Its latest accusation is that Google Inc.’s (GOOG) Android “Google Now” service violates five invention claims that Apple has patented, with respect to its Siri voice search/assistant that it co-designed with Nuance Communications Inc. (NUAN).
The patents asserted are:
- U.S. Patent No. 8,086,604 : “Universal interface for retrieval of information in a computer system” (filed in 2004)
- U.S. Patent No. 6,847,959 : (identically named … creative) (filed in 2000)
- U.S. Patent No. 7,761,414 : “Asynchronous data synchronization amongst devices” (filed in 2007)
- U.S. Patent No. 5,666,502 : “Graphical user interface using historical lists with field classes” (filed in 1995)
- U.S. Patent No. 5,946,647 : “System and method for performing an action on a structure in computer-generated data”
But wait, you say, what could patents filed at least four years before Siri was released (or ten or more years in most cases) have to do with Siri or Google Now? And what in the world do graphical user interface patents (the latter two patents from the 90s) have to do with voice search?
II. Apple Looks to Use Ambiguous Decade-Old Patents Against Samsung
Apple contends that the trio of initial patents — which cover interaction with ambiguous data constructs — can be applied to Siri, Google Now, (or likely most other pieces of software). And Apple says its equally ambiguous UI “inventions” are fair game, as Google Now is activated by an on-screen button at times, replacing the previous “Android Quick Search Box”.

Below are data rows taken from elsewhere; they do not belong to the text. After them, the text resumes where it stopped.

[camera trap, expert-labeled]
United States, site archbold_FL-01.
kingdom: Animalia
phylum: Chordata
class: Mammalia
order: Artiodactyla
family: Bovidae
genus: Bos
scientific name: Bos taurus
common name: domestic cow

According to a filing obtained by Florian Mueller, an anti-Google blogger paid by Google’s legal rivals, Apple writes, “The Galaxy S4 product practices many of the same claims already asserted by Apple… in the same way as the already-accused Samsung devices.”
Judge Paul S. Grewal of the U.S. District Court for the Northern District of California will rule on Apple’s request to tack on the patents at a June 25 hearing.
As Samsung and Apple wind up to a second trial, in which Apple is targeting dozens of Samsung smartphones and tablets for bans, the Cupertino company is watching its first $1.05B USD court win over Samsung start to unravel with a pair of patent invalidations by the U.S. Patent and Trademark Office (USPTO). Apple also failed to secure any lasting bans on current Samsung products in that case.